# Scala - IEEE754 floating point standard and Float / Double conversion

## I introduction

The last article introduced Conversion between binary and decimal numbers , this paper introduces the widely used floating-point number standard IEEE754.

## II IEEE754 introduction

### 1. Overall introduction IEEE754 represents the binary floating-point arithmetic standard. Generally, the commonly used ones are single precision 32-bit and Double precision 64 bit, and the less commonly used extended single precision 43 bit and extended Double precision 79 bit. The commonly used Float and Double in Scala adopt the single precision 32-bit and Double precision 64 bit standards of IEEE754 respectively. It contains three values: Sign + Exponent + Fraction:

SIgn: SIgn bit. 0 represents positive and 1 represents negative. In many cases, positive numbers omit the SIgn bit 0 of the first bit

Exponent: order code or order, which represents digit

Fraction: fractional value. The corresponding M is the mantissa and represents the significant number of floating-point number

### 2. Formula

For 32-bit single precision floating-point numbers, IEEE754 is expressed as: The precision of IEEE 64 single bit floating point number is: SIgn: the first bit represents the SIgn bit, i.e. positive and negative numbers

M: Where m ∈ [1,2) is written in the form of 1.xxxx.
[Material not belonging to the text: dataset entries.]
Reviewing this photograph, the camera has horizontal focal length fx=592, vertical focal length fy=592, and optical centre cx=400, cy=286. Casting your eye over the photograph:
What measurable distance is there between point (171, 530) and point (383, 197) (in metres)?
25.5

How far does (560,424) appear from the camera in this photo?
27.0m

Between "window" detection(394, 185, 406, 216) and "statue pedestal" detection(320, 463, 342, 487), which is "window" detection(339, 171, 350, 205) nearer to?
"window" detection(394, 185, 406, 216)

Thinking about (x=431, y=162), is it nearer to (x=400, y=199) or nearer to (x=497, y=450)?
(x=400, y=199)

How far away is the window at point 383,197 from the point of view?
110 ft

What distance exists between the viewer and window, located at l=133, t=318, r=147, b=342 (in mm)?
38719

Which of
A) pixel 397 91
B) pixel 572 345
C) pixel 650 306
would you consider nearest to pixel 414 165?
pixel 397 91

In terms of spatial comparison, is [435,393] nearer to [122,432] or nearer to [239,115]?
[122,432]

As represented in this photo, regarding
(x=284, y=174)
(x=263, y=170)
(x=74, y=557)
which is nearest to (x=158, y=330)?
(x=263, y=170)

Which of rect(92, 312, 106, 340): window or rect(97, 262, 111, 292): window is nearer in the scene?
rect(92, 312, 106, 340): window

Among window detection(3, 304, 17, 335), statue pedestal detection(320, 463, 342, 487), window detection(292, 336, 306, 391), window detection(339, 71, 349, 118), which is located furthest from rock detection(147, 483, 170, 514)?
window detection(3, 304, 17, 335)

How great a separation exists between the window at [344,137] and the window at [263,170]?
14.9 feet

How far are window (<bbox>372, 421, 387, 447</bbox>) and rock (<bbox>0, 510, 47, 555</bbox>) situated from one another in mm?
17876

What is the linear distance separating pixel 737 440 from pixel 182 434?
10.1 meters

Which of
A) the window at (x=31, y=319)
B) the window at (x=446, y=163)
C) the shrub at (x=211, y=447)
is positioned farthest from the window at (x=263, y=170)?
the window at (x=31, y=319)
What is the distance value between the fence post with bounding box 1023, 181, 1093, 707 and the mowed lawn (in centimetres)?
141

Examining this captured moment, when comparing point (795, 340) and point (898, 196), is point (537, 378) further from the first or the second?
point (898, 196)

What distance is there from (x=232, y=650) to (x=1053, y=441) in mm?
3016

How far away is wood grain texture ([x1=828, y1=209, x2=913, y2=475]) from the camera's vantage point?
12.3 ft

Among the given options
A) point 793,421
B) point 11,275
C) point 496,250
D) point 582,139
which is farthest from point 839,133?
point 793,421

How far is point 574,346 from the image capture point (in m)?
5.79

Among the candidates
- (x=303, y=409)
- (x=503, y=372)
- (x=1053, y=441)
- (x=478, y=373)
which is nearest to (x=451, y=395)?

Since the first bit is always 1 when binary numbers are saved, only XXXX needs to be reserved here. Therefore, the form of 1+M is adopted here, which can save 1-bit storage location

Exponent: in the case of 32 bits, the value range of order code E is 8 bits, corresponding to 2-9 bits of 32 bits; In the case of 64 bits, the value range of order code E is 11 bits, corresponding to 2-12 bits in 64 bits. Take the single precision floating-point number as an example. Its exponential field is 8 bits, and its fixed offset value is 2 ^ {8-1} - 1 = 127. IEEE754 stipulates that the order code needs to be added with the corresponding offset, so the final expression of the formula appears: E-127. Similarly, 64 bits need to increase the offset 1023.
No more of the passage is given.